### WHAT IS NEEDED
Write all entries out exactly, images excluded.

### MATERIAL SHOWN
-=-=-=-=-

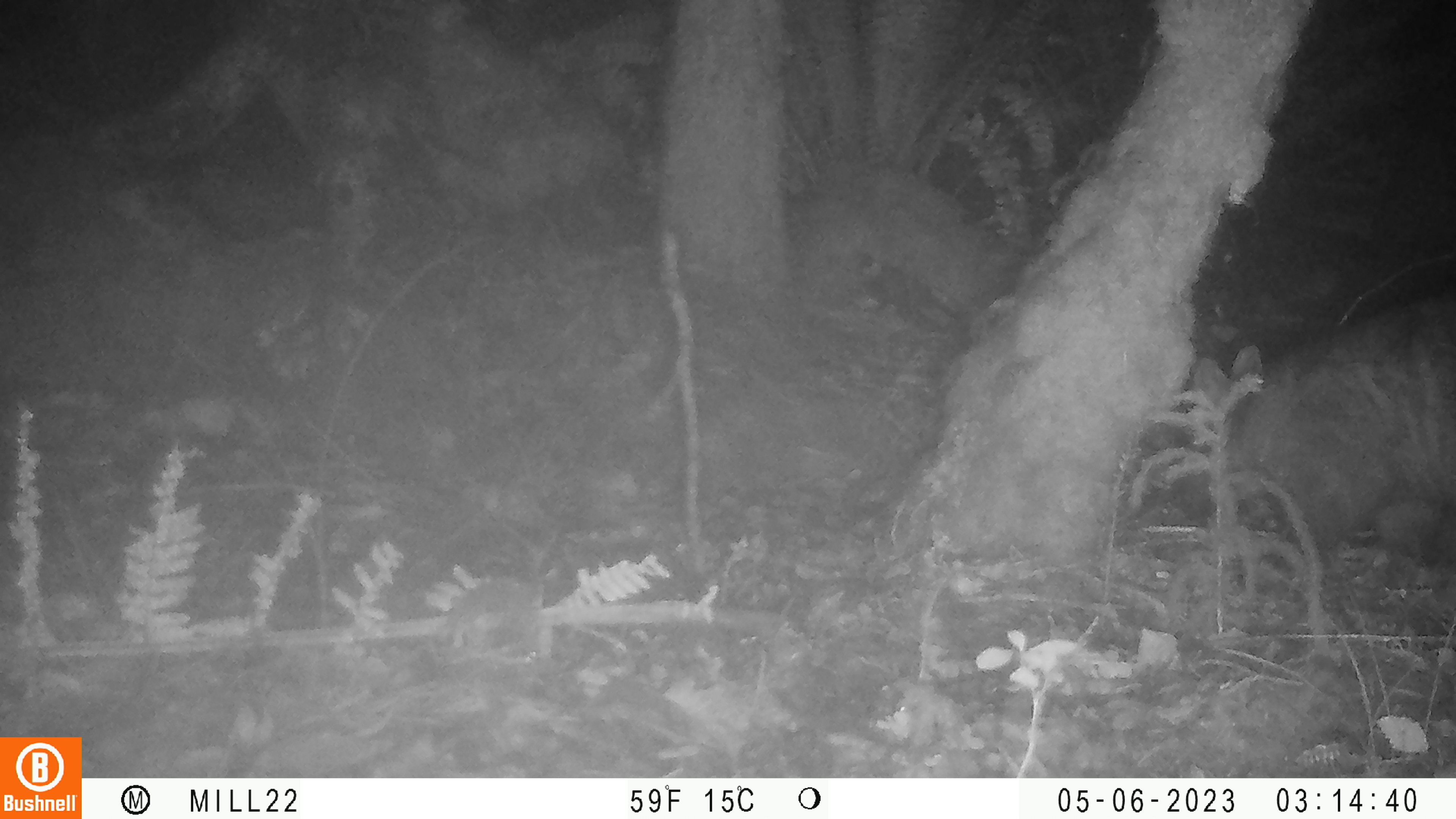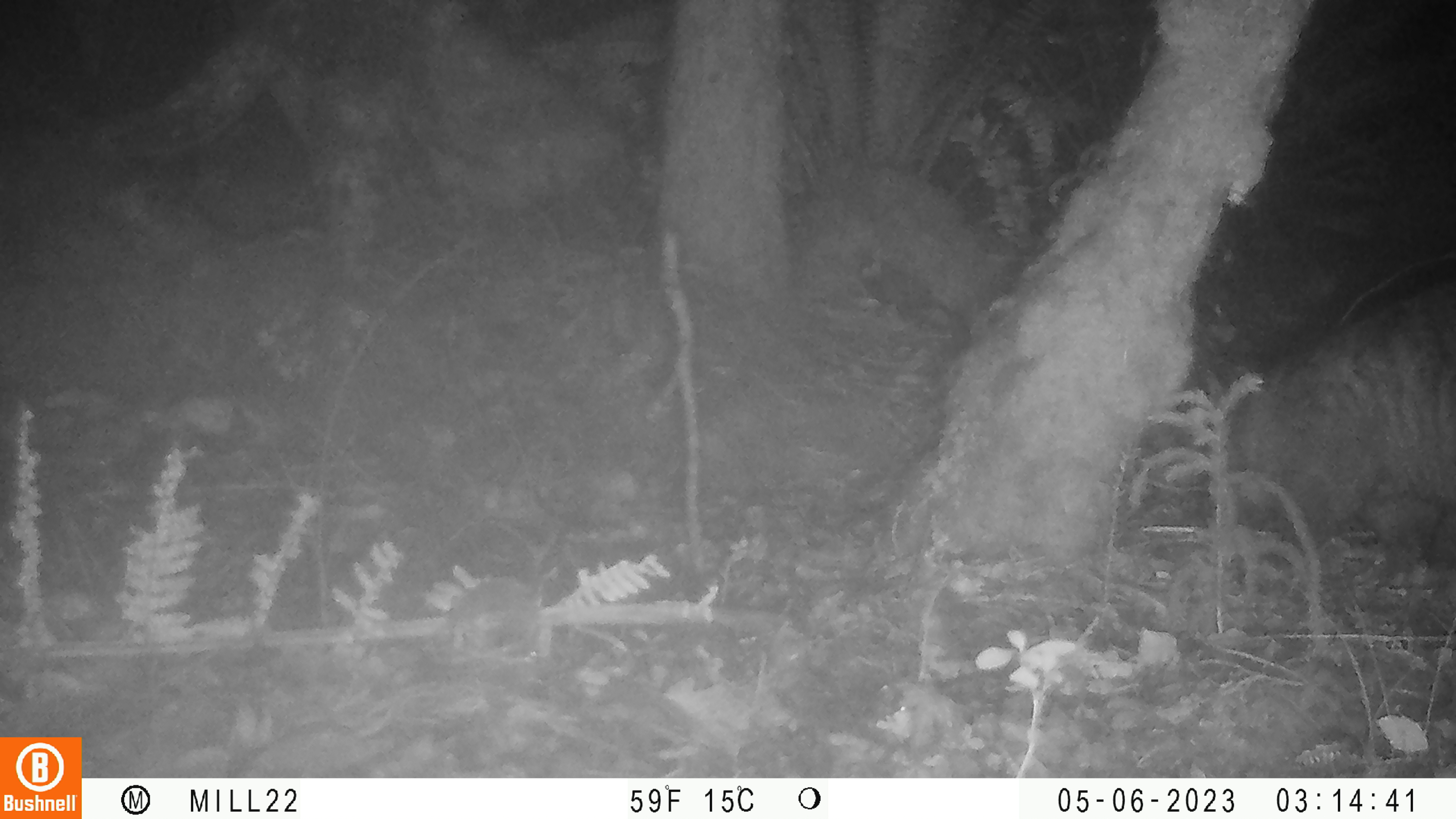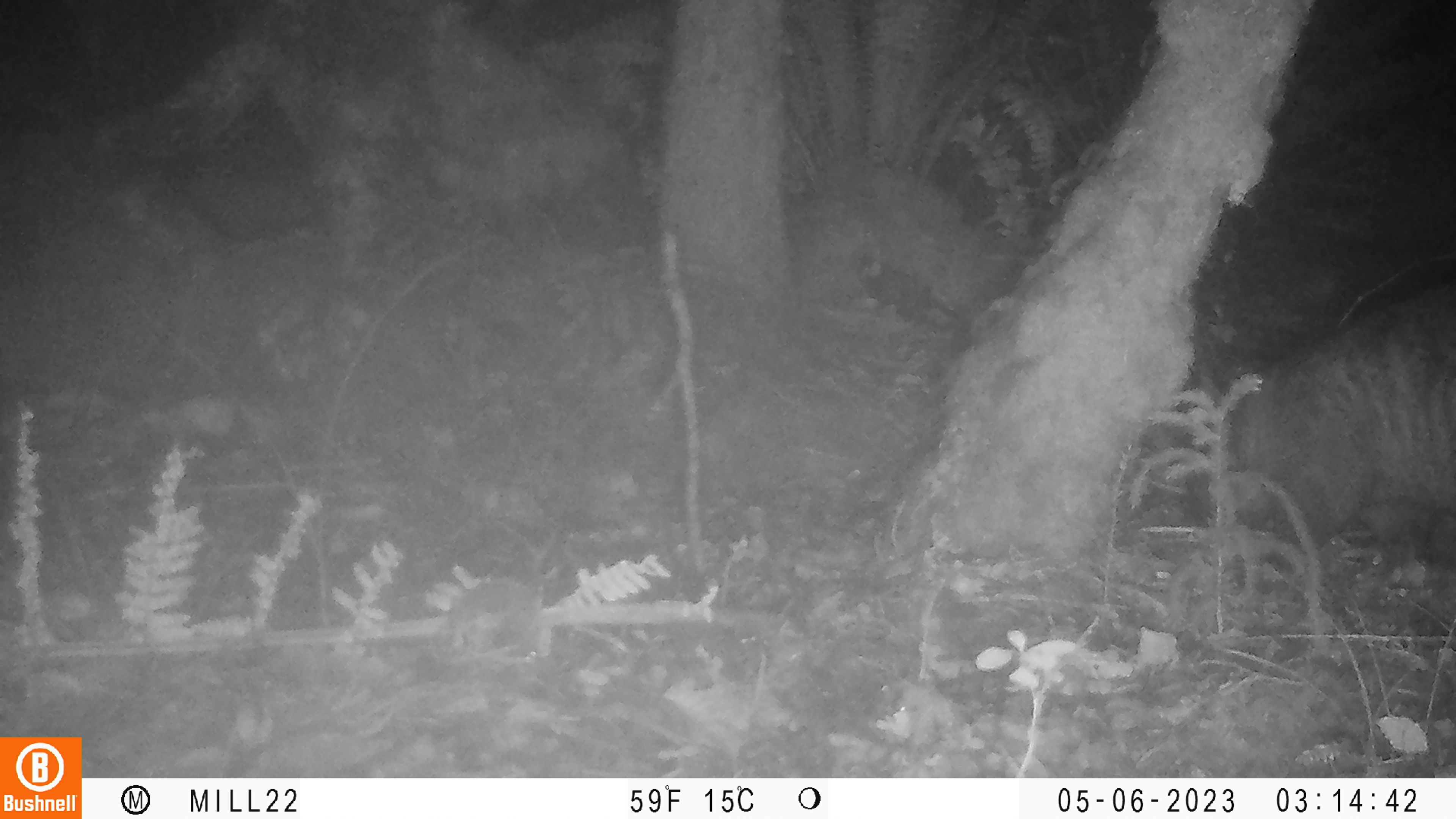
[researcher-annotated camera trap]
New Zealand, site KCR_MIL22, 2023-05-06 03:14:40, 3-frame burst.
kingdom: Animalia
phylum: Chordata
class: Mammalia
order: Diprotodontia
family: Phalangeridae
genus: Trichosurus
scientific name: Trichosurus vulpecula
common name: common brushtail possum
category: possum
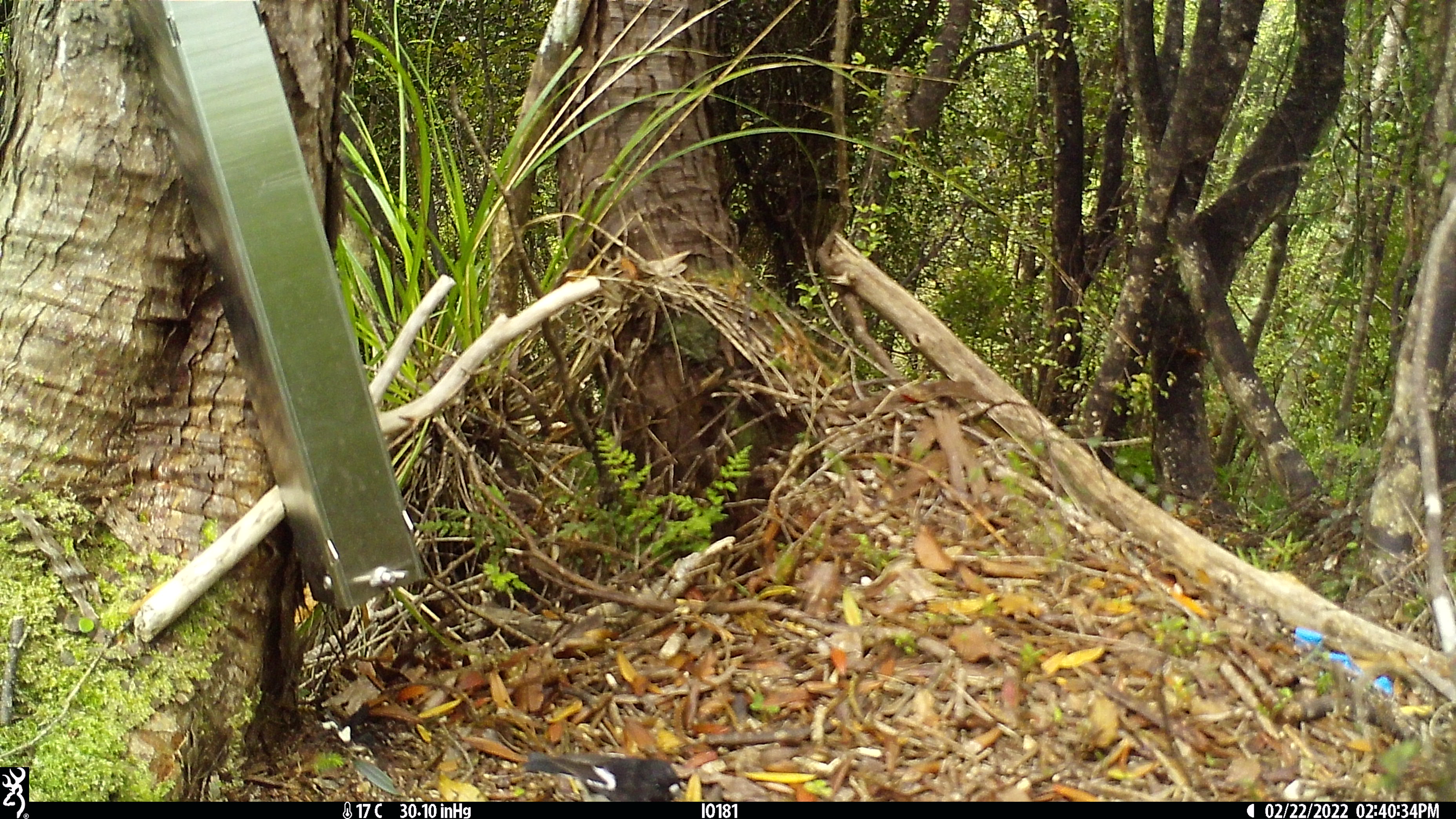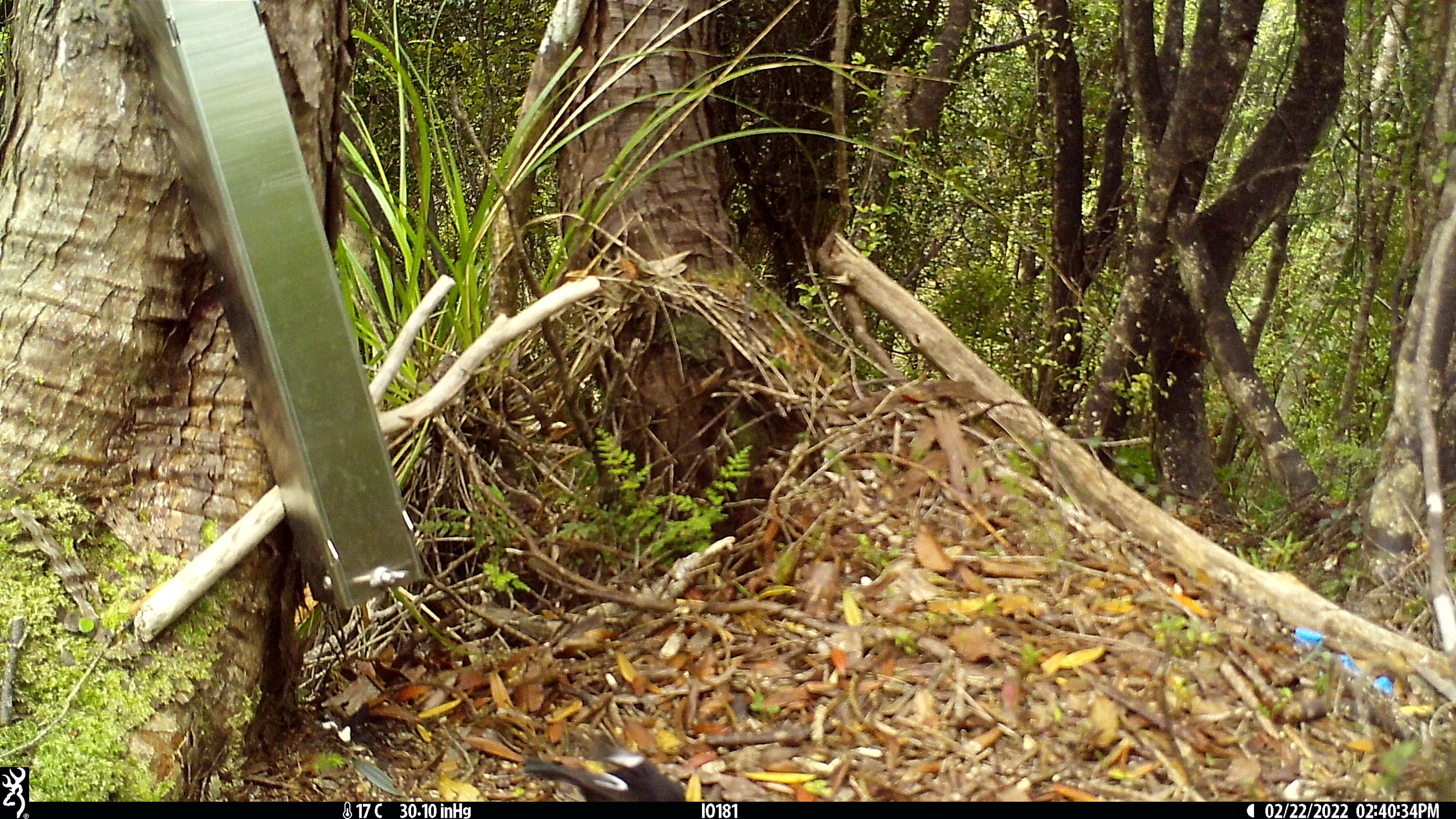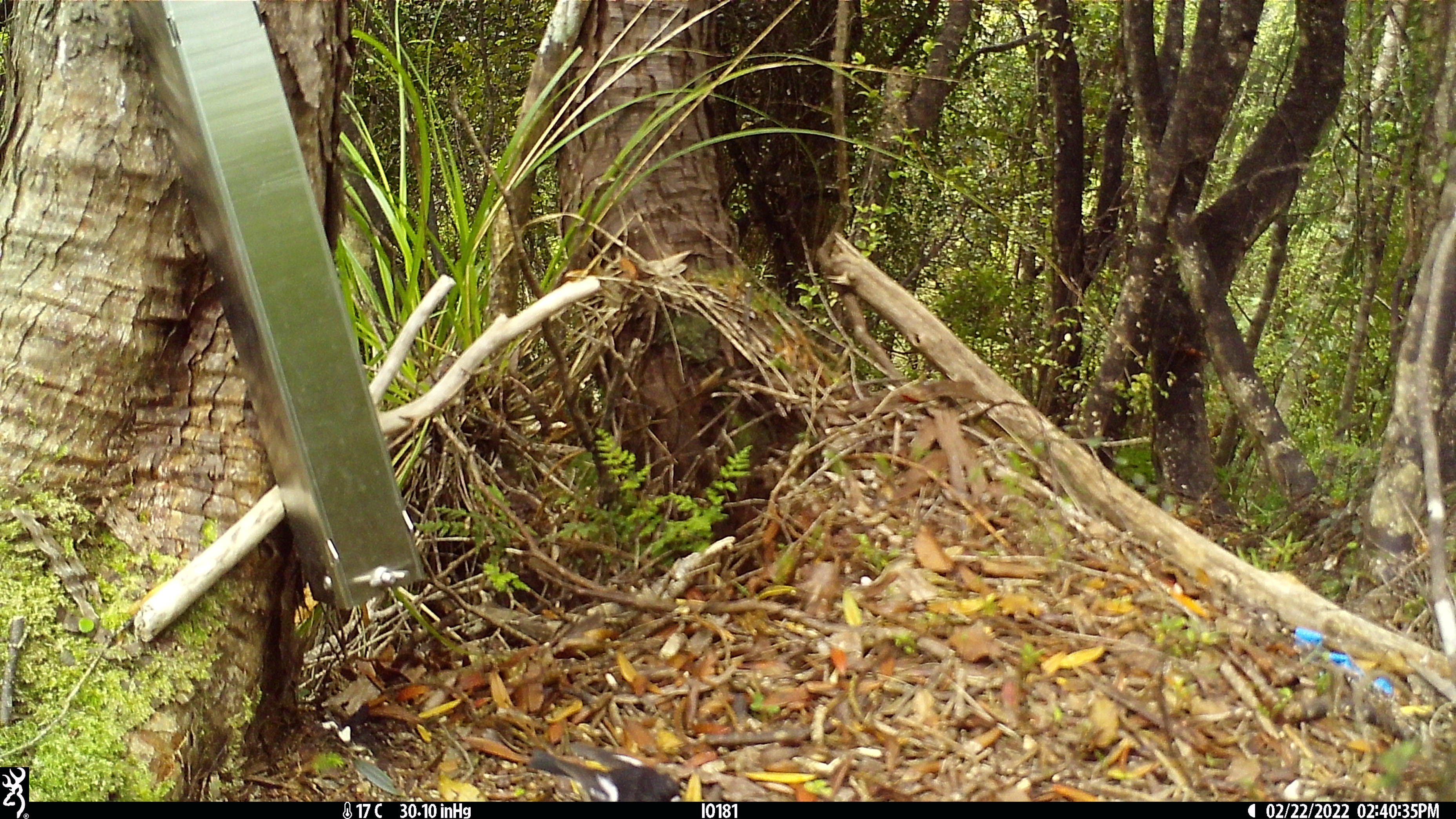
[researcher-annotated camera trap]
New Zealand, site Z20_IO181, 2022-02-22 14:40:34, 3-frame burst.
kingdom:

-=-=-=-=-

### EXERCISE ANSWER
[researcher-annotated camera trap]
New Zealand, site KCR_MIL22, 2023-05-06 03:14:40, 3-frame burst.
kingdom: Animalia
phylum: Chordata
class: Mammalia
order: Diprotodontia
family: Phalangeridae
genus: Trichosurus
scientific name: Trichosurus vulpecula
common name: common brushtail possum
category: possum
[researcher-annotated camera trap]
New Zealand, site Z20_IO181, 2022-02-22 14:40:34, 3-frame burst.
kingdom:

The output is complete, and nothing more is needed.